From: METTL3 regulates heterochromatin in mouse embryonic stem cells

a, Accumulative plots showing the relative distances between peaks of METTL3 and histone modifications. b, Bar graph showing the overlapping ratios (calculated as Jaccard statistics, see Methods) of METTL3 peaks with repetitive elements. c, Accumulative plots showing the relative distances between METTL3 peaks and repetitive elements. d, Heat maps showing enrichment of METTL3, H3K9me3 and H4K20me3 on repetitive elements. e, Scatter plots showing the correlation between the enrichment levels of METTL3 and H3K9me3 (left) or H4K20me3 (right) on different subtypes (n = 277) of ERVK retrotransposons.

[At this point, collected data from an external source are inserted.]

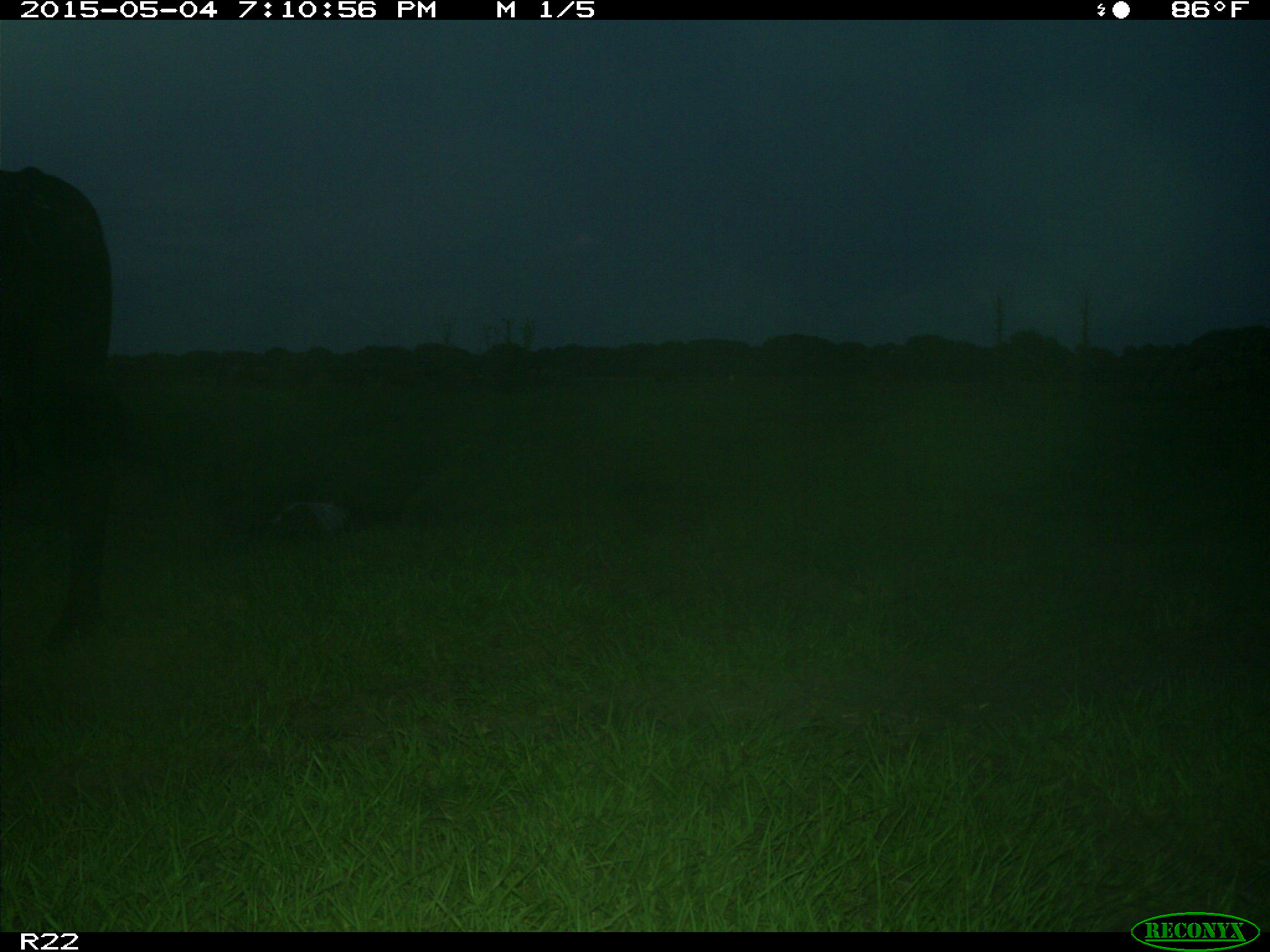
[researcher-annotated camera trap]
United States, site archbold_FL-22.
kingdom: Animalia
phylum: Chordata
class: Mammalia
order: Artiodactyla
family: Bovidae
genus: Bos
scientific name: Bos taurus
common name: domestic cow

Two-sided Pearson’s correlation test. f, Schematic representation of stitching of adjacent IAPEz fragments. g, Aggregation plots showing METTL3, H3K9me3, H4K20me3 and input patterns on IAPEz-int. h, Validation of METTL3 binding on IAPEz using three independent METTL3 antibodies. The mean of three biological replicates ± s.d. is shown. i, Schematic representation of uniquely mapped reads and randomly mapped non-unique reads. j, Aggregation plots and heat maps showing enrichment of METTL3, H3K9me3 and H4K20me3 on IAPEz-int elements with only uniquely mapped reads or uniquely + randomly mapped reads. Uniquely mapped ChIP–seq reads were used in a–c, e. Uniquely and randomly mapped ChIP–seq reads were used in d, g. Heat maps were ranked according to METTL3 enrichment in parental cells in descending order in j. MTA and MaSat used in ChIP–qPCR are examples of repetitive elements not bound by METTL3.